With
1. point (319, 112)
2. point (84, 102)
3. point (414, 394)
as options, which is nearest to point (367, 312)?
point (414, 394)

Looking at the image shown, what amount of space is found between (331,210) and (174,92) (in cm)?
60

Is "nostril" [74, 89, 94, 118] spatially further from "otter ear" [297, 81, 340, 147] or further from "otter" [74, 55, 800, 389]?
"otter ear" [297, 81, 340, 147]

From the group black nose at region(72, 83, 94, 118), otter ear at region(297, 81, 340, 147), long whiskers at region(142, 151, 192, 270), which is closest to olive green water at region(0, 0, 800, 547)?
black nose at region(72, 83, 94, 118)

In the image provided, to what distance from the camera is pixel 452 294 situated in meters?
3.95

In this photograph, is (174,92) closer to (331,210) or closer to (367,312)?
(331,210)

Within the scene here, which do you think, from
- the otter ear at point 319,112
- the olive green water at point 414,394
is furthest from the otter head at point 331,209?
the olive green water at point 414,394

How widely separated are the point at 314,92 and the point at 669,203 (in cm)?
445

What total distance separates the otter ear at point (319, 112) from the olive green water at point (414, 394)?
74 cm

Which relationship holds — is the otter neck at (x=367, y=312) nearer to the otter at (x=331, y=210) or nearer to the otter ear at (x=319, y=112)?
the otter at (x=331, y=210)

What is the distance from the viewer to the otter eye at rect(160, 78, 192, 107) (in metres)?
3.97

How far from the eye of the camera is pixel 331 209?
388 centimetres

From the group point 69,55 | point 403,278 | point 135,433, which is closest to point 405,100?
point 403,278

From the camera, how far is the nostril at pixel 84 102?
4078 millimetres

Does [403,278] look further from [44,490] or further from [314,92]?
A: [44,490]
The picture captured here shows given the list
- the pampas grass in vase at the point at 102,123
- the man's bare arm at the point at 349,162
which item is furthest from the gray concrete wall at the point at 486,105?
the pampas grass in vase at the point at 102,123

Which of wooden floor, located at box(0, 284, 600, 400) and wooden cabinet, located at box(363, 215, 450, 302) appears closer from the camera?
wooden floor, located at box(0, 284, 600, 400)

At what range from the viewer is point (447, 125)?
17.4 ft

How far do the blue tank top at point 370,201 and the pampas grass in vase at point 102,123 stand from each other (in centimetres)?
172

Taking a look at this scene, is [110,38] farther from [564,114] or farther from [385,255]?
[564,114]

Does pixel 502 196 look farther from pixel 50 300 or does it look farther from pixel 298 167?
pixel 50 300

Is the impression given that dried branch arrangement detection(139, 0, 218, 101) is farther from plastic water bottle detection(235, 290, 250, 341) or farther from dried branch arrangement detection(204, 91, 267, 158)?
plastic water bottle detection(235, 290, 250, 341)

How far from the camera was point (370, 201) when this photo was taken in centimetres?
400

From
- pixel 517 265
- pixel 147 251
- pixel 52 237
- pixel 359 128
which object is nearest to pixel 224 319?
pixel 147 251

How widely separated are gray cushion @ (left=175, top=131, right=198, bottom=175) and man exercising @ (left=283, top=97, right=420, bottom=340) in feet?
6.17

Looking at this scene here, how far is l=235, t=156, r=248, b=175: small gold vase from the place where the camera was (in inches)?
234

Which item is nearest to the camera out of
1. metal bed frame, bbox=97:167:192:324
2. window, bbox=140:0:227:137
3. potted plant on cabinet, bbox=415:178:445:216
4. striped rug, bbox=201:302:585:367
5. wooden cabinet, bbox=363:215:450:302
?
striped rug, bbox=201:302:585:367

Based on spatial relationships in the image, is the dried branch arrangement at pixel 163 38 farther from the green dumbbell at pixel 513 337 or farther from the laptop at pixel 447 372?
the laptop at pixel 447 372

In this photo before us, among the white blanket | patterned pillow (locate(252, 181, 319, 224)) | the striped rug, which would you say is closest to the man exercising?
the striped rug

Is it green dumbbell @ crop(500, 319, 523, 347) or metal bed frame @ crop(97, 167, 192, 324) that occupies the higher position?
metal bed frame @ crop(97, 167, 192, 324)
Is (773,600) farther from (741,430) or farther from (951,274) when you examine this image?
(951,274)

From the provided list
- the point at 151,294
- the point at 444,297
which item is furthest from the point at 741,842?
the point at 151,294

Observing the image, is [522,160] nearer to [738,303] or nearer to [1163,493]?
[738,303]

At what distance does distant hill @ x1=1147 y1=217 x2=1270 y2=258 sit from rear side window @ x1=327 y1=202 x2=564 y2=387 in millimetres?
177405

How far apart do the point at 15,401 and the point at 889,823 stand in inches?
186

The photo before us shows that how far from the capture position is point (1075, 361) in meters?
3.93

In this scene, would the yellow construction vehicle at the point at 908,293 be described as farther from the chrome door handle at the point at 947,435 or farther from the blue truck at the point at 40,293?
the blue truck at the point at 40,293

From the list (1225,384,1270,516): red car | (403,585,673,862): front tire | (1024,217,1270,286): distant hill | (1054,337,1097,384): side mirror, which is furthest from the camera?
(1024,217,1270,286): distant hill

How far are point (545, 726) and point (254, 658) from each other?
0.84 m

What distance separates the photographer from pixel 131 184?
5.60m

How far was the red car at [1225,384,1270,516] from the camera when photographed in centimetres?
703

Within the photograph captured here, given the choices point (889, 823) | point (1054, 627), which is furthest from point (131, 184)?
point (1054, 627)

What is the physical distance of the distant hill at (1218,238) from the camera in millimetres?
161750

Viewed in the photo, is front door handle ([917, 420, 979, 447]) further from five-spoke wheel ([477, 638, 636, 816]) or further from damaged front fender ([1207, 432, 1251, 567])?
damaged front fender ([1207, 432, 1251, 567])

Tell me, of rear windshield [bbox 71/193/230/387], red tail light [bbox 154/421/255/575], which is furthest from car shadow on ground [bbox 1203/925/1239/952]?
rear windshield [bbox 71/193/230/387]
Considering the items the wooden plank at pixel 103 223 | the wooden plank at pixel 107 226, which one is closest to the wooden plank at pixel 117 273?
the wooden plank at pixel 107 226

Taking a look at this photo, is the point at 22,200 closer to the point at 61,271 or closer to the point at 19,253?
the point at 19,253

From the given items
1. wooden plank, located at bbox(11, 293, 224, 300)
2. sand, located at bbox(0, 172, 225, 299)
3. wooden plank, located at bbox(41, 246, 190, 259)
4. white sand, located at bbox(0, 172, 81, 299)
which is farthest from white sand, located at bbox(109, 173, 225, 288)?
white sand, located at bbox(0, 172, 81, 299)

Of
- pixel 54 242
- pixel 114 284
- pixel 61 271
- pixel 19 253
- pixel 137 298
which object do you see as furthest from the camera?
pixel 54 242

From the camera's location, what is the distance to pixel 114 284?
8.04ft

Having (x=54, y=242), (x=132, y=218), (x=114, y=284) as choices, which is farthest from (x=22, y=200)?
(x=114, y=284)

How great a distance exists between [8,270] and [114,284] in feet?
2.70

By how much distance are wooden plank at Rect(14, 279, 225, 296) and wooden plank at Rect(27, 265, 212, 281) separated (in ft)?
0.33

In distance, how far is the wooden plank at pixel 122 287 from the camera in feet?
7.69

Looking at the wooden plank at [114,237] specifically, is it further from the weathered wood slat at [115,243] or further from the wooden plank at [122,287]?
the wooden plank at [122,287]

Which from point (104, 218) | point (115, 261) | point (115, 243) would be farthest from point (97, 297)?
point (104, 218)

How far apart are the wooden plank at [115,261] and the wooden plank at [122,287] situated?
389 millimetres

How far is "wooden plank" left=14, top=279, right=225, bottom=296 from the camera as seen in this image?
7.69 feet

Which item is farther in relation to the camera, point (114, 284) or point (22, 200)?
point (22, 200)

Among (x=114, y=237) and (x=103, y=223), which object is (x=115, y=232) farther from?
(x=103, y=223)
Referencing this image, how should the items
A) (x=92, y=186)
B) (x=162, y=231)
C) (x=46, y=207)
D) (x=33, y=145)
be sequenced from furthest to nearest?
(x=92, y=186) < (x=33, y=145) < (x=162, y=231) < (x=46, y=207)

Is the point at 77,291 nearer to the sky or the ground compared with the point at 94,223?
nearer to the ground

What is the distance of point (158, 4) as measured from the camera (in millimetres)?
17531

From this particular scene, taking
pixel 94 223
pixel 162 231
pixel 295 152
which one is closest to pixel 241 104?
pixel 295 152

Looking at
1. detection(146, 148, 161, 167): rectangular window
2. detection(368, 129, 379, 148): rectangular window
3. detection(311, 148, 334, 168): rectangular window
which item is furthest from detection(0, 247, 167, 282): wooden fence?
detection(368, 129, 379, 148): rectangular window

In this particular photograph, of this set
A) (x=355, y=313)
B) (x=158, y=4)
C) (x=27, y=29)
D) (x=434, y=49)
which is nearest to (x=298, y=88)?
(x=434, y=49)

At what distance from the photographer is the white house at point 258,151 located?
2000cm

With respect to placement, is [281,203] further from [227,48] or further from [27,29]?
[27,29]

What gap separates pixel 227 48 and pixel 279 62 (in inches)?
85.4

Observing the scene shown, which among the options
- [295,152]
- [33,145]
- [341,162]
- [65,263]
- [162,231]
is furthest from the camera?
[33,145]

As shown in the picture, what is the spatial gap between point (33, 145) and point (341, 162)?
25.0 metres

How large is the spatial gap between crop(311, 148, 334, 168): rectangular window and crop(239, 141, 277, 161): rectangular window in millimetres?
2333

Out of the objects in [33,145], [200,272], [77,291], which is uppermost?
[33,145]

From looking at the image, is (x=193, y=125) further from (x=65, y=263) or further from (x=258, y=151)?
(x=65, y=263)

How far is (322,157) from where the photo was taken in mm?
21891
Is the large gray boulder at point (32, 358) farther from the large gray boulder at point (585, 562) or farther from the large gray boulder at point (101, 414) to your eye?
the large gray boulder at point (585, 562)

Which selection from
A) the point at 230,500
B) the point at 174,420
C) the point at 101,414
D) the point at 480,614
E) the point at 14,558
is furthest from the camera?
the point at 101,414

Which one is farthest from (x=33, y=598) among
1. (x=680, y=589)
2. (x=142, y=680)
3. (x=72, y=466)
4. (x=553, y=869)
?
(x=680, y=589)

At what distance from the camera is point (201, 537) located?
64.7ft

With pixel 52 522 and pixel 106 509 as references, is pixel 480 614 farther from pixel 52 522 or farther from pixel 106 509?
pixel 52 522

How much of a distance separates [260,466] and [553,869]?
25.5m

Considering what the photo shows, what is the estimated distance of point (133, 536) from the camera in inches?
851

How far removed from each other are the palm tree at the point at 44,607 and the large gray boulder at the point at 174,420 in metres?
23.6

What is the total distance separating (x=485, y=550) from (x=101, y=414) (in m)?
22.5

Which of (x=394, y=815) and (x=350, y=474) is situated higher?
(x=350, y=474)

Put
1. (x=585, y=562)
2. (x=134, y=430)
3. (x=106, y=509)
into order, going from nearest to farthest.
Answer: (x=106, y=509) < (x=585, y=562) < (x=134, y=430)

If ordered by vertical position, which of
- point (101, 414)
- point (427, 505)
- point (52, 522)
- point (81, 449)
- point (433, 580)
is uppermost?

====================

Description of the task
Reproduce the portion of the listing above that runs from the line containing "55, 800, 389]?" through the line containing "A: [44,490]". Include both of those lines and copy every character unchanged.

Right answer
Is "nostril" [74, 89, 94, 118] spatially further from "otter ear" [297, 81, 340, 147] or further from "otter" [74, 55, 800, 389]?
"otter ear" [297, 81, 340, 147]

From the group black nose at region(72, 83, 94, 118), otter ear at region(297, 81, 340, 147), long whiskers at region(142, 151, 192, 270), which is closest to olive green water at region(0, 0, 800, 547)?
black nose at region(72, 83, 94, 118)

In the image provided, to what distance from the camera is pixel 452 294 situated in meters?
3.95

In this photograph, is (174,92) closer to (331,210) or closer to (367,312)?
(331,210)

Within the scene here, which do you think, from
- the otter ear at point 319,112
- the olive green water at point 414,394
is furthest from the otter head at point 331,209?
the olive green water at point 414,394

How widely separated are the point at 314,92 and the point at 669,203 (in cm)?
445

What total distance separates the otter ear at point (319, 112) from the olive green water at point (414, 394)?
74 cm

Which relationship holds — is the otter neck at (x=367, y=312) nearer to the otter at (x=331, y=210) or nearer to the otter ear at (x=319, y=112)?
the otter at (x=331, y=210)

What is the distance from the viewer to the otter eye at rect(160, 78, 192, 107) (in metres)?
3.97

How far from the eye of the camera is pixel 331 209?
388 centimetres

From the group point 69,55 | point 403,278 | point 135,433, which is closest to point 405,100?
point 403,278

From the camera, how far is the nostril at pixel 84 102?
4078 millimetres

Does [403,278] look further from [44,490] or further from [314,92]?
A: [44,490]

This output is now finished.